EXERCISE GOAL:
Reproduce the text of all the material below, changing "back cover" to "front cover" and keeping everything else the same. Omit the pictures from your answer.

....................

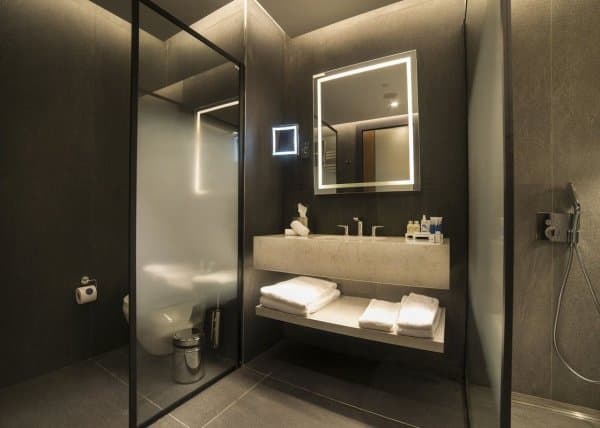 Suite - Mountain View - Balcony 500 4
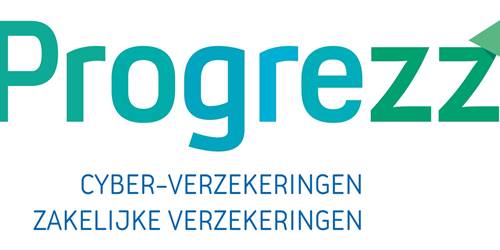 Progrezz Bedrijfsverzekeringen en Cybermanagement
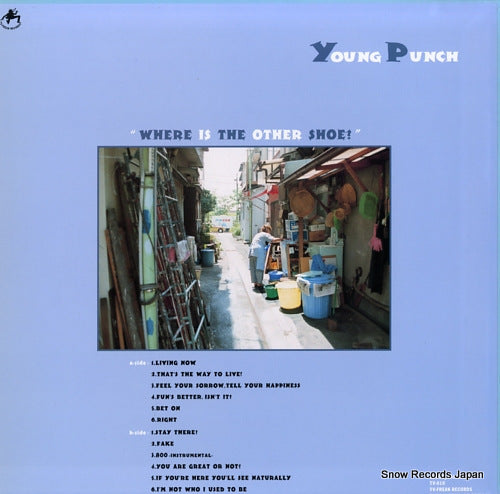 TV-010 back cover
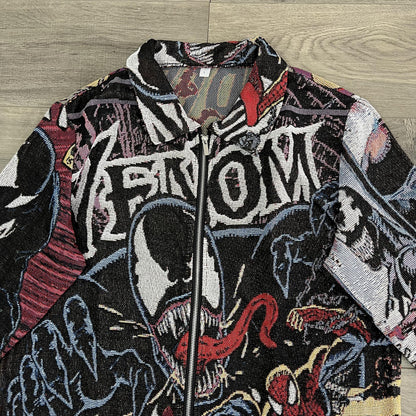 VENOM JACKET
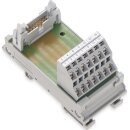WAGO Kontakttechnik Übergabemodul 289-612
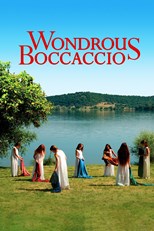 Wondrous Boccaccio (Maraviglioso Boccaccio)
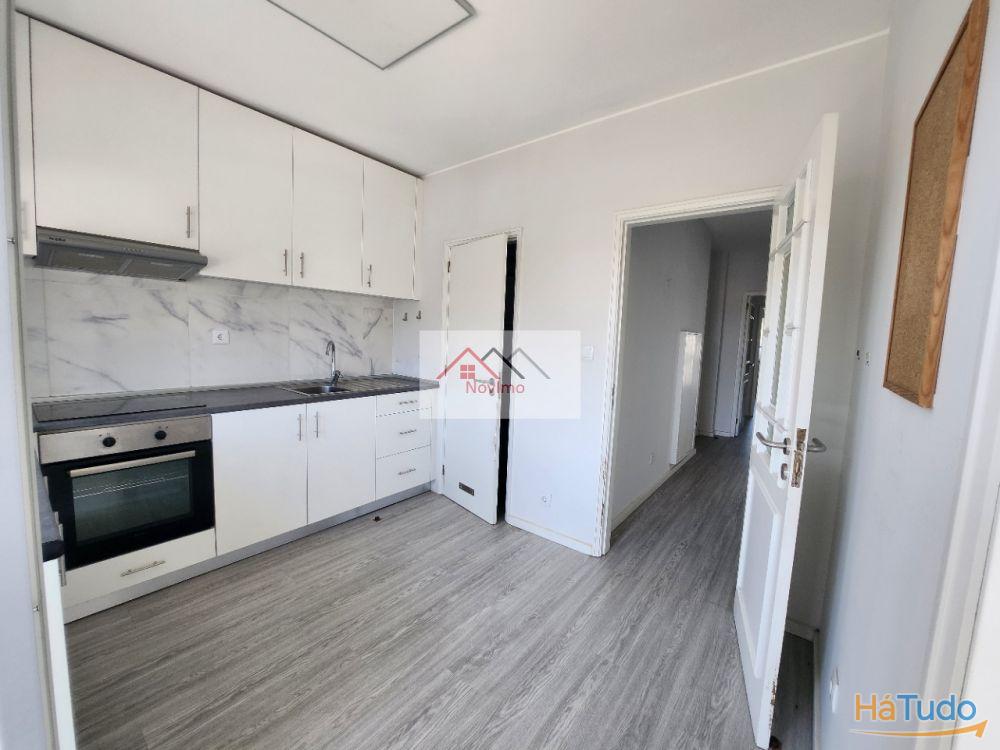 Apartamento T2+1 Apartamento T2+1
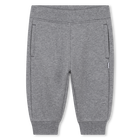 Cardigan and pants set BOSS 
                    BOY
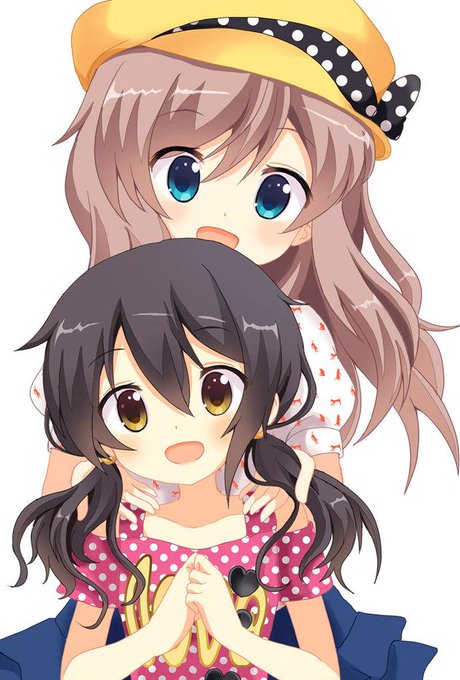 ガーリーガールズのtwitterイラスト検索結果 ガーリーガールズのtwitterイラスト検索結果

....................

RESULT FOR THIS TASK:
 Suite - Mountain View - Balcony 500 4
 Progrezz Bedrijfsverzekeringen en Cybermanagement
 TV-010 front cover
 VENOM JACKET
WAGO Kontakttechnik Übergabemodul 289-612
 Wondrous Boccaccio (Maraviglioso Boccaccio)
 Apartamento T2+1 Apartamento T2+1
 Cardigan and pants set BOSS 
                    BOY
 ガーリーガールズのtwitterイラスト検索結果 ガーリーガールズのtwitterイラスト検索結果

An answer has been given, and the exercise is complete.